I took a couple of pictures to help you get the gist of the story, but this needs to go on your teacher holiday wish list, no matter what grade level you teach.
It begins with the little boy having an idea. He thinks, "Where did it come from? Why is it here? What do you do with an idea?"
At first, he's unsure about the idea and considers abandoning it. Unfortunately, it started following him... like any good idea would.
He worried about what others would think of the idea, so he kept the idea to himself, going so far as to hide it away and not talk about it. He tried to act like he never even had the idea in the first place.
But, deep down, he loved his idea and he felt better when it was with him. "There was something magical about my idea," he said, and he began to nurture his idea and give it a lot of attention. The idea became bigger and they became friends.
Sadly, when he showed his idea to other people, some thought it was silly. They said it was "no good," "too weird," and a "waste of time." At first, the little boy believed them. He almost gave up on his idea.
But he loved his idea (phew). "This is MY idea," he thought. "No one knows it like I do. And it's okay if it's different, and weird, and maybe a little crazy." He promises to protect and care for his idea. He gave it a lot of attention. They shared secrets, dreamed dreams, and looked at things in whole new ways.
And then, one day, something amazing happened. His idea changed right before his eyes. It spread its wings, took flight, and burst into the sky. "I don't know how to describe it, but it went from being here to being everywhere. It wasn't just a part of me anymore... it was now part of everything." (Oh, I love that part.)
At the end, the little boy says, "And then, I realized what you do with an idea... You change the world."
So, I'm thinking... wow... imagine all the ways you could use this book in a classroom with children.
• I'm seeing it during reading workshop... questioning, inferring, predicting... main idea, character development, central theme...

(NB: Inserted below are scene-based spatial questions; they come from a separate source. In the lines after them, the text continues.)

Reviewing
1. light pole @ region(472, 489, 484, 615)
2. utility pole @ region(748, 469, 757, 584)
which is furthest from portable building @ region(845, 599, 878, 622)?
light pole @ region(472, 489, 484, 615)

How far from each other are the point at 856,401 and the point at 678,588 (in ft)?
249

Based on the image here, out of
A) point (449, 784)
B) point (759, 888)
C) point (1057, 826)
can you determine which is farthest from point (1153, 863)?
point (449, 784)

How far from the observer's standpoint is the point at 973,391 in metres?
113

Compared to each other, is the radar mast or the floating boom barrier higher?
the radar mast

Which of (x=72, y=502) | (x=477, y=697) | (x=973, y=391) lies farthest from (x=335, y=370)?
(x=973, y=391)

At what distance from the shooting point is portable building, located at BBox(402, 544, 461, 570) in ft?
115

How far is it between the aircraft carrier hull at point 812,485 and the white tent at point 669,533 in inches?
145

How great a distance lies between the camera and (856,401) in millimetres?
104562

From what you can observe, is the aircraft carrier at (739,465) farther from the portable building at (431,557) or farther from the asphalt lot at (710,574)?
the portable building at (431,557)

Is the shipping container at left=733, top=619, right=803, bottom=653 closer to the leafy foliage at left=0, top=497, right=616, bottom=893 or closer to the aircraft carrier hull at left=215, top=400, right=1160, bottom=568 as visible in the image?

• Or maybe during writing workshop... having a cause, writing persuasively... or just nurturing our ideas in general...
• Building (or strengthening) our classroom community... honoring others' ideas, having different opinions, seeing multiple perspectives...
And wouldn't this be a great gift for someone in your life (even an adult) who needs a little encouragement to move forward with something unique that inspires them?
Thank you Kobi and Mae for bringing this book to life and sharing it with us.